Downstream task accuracy
Here we benchmark four models, with two baselines. These models are tasked with cell type classification, using the Chron's disease small intestine dataset from Elmentaite et al. (2020), Developmental Cell. This dataset contains approximately 22,500 single cells from both healthy children aged 4-13 and chidlren with Chron's disease. This dataset contains 31 unique cell types which we assume to be annotated accurately. This dataset was held out of our pre-training dataset as all diseased samples were removed.
- Baseline 1) scRNA workflow: this model uses PCA with 10 components and random forest on normalized and log transformed expression counts to produce a result.
- Baseline 2) geneformer-qa, a model trained for approximately 100 steps with approximately random weights. We expect this model to perform no differently than working on counts directly.
- geneformer-10M-240530 and geneformer-106M-240530 as described above.
For more details see the example notebook titled Geneformer-celltype-classification-example.ipynb
Performance Benchmarks
The 106M parameter variant of Geneformer achieves over 50 TFLOPS per GPU during training. This is consistent whether trained with 1 or 8 A100s.

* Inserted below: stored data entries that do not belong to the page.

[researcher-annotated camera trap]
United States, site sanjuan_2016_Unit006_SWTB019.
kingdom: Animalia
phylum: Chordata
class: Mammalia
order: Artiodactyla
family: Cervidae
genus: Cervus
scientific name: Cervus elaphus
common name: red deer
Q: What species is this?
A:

TFLOPS are from BioNeMo1, early evidence of speedups in BioNeMo2
We have observed equivalent or better performance in BioNeMo2 vs BioNeMo1 for the Geneformer model. One example is a cluster run where we see a time-per step at 0.26 seconds per iteration with a batch size of 64 through Geneformer. An older BioNeMo1 run that was properly configured had a time-per-step of 0.09 with a batch size of 16. When you consider samples per second this would imply a significant speedup in BioNeMo2, however this is anecdotal and a more thorough comparison is forthcoming.